En haut du mur Alice ramène à elle ses voiles, les rassemble pour se réchauffer, un peu, aussi pour ne pas s'empêtrer. Elle se remet sur pieds d'un saut léger, et d'un coup sait qu'elle rêve, sa réalité lourde ne la laisse pas si libre en vérité. Elle en profite et s'éloigne à cloche-pied, marelle interdite sous peine de chute. Pas d'enfer cette fois-ci, c'est un fait.

Le prince au pied du mur aussi se lève pour suivre le fil de l'histoire. Le soleil s'est couché, la lune à son entier, disque d'or chaud, révèle la direction à suivre, de l'autre côté de l'amer. Le renard s'asseoit, considère un moment les blés rouges qui dansent au ciel étoilé, hésite et décide de demeurer. Il regarde s'éloigner la silhouette dansante et voit dans le cristal, dans le regard du prince, l'oubli. A ce moment précis, la magie l'a quitté.

Alice marche là-haut, le nez au vent frais de la nuit claire. La boule de cristal, qui contient tous les présents et à venir, les lendemains qui chantent ou larmoient, les routes et les chemins de traverse, la boule de verre toujours au rebord du mur va et vient. Quand elle la voit rouler au devant d'elle, Alice l'esquive d'un bond et la laisse s'éloigner dans son dos. L'idée d'avoir son avenir derrière elle la fait rire. Quand le temps la rattrape comme une boule de bowling et la jette comme une quille, habile elle roule en arrière et se relève sur un pied. Sa vie la dépasse et elle la laisse s'éloigner, à quoi bon courir après ce qui la fuit.

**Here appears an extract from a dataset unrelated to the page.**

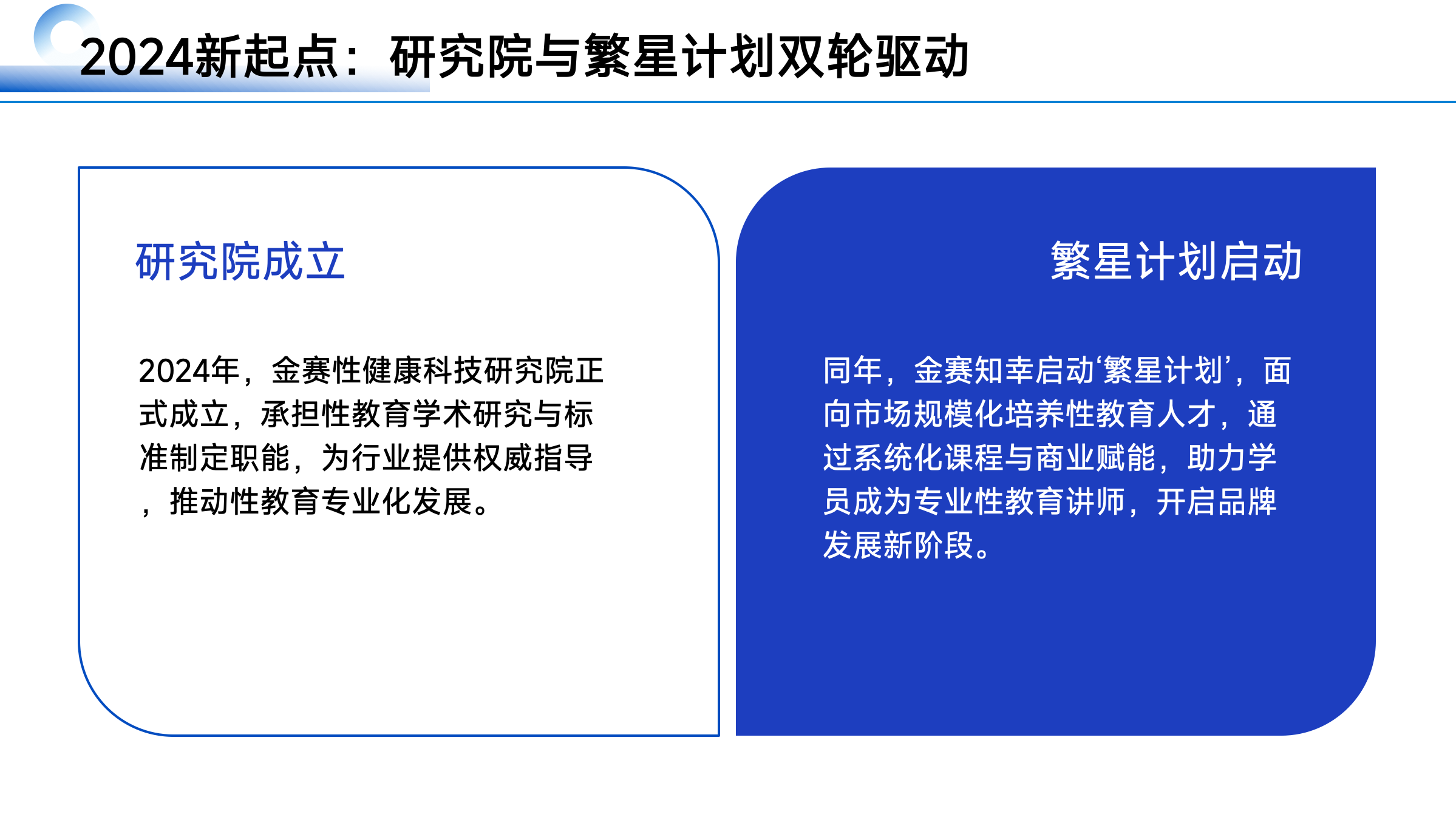 2024新起点：研究院与繁星计划双轮驱动

研究院成立

2024年，金赛性健康科技研究院正式成立，承担性教育学术研究与标准制定职能，为行业提供权威指导，推动性教育专业化发展。

繁星计划启动

同年，金赛知幸启动‘繁星计划’，面向市场规模化培养性教育人才，通过系统化课程与商业赋能，助力学员成为专业性教育讲师，开启品牌发展新阶段。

Elle avance comme sur un fil, en pensant à autre chose, et soudain le mur s'arrête, et elle tombe. Toujours, Alice tombe, c'est écrit, et le vertige la saoule, les étagères et les pots de confitures, l'enfance déroulée, l'histoire sans cesse réécrite, toujours recommencée. Les livres d'images, les nourritures sucrées, le silence jamais effacé. Alice tombe en somnolence, douce la mousse la reçoit, au secret, elle s'y étale de tout son corps, bras et jambes ouverts, en étoile de mer, elle se laisse flotter. Elle lutte et se relève, plombée, balaie en sémaphore les alentours, bras tendus girant sur elle-même. Rien ne s'explique et c'est bien fait, elle pivote, les yeux en faisceaux, et la lumière, c'est elle, et elle s'échappe éclair.

Le désert est derrière, le bijou d'or du serpent jaune l'abandonne. Elle est au plus profond d'une épaisse et sombre forêt. La lune loin entre les feuilles là-haut, la lune scintillante et douce. Marcher sous la lumière des secrets, chercher l'arbre, toucher l'écorce, enlacer le bois dur et y râper sa joue. Le sommeil la sombre, plus fort qu'elle, et ses rêves vous n'en saurez rien, ils lui appartiennent. Quand le jour taquin la ramène, elle sent sous sa main la chaleur d'une fourrure douce, à ouvrir l'œil elle hésite. Son premier mouvement esquive l'animal sauvage qui l'a préservée du froid de l'ennui, sa fuite un peu l'attriste, mais de son autre poing fermé la lumière sourd.

Dans sa paume la lune en bijou encore un peu la rêve.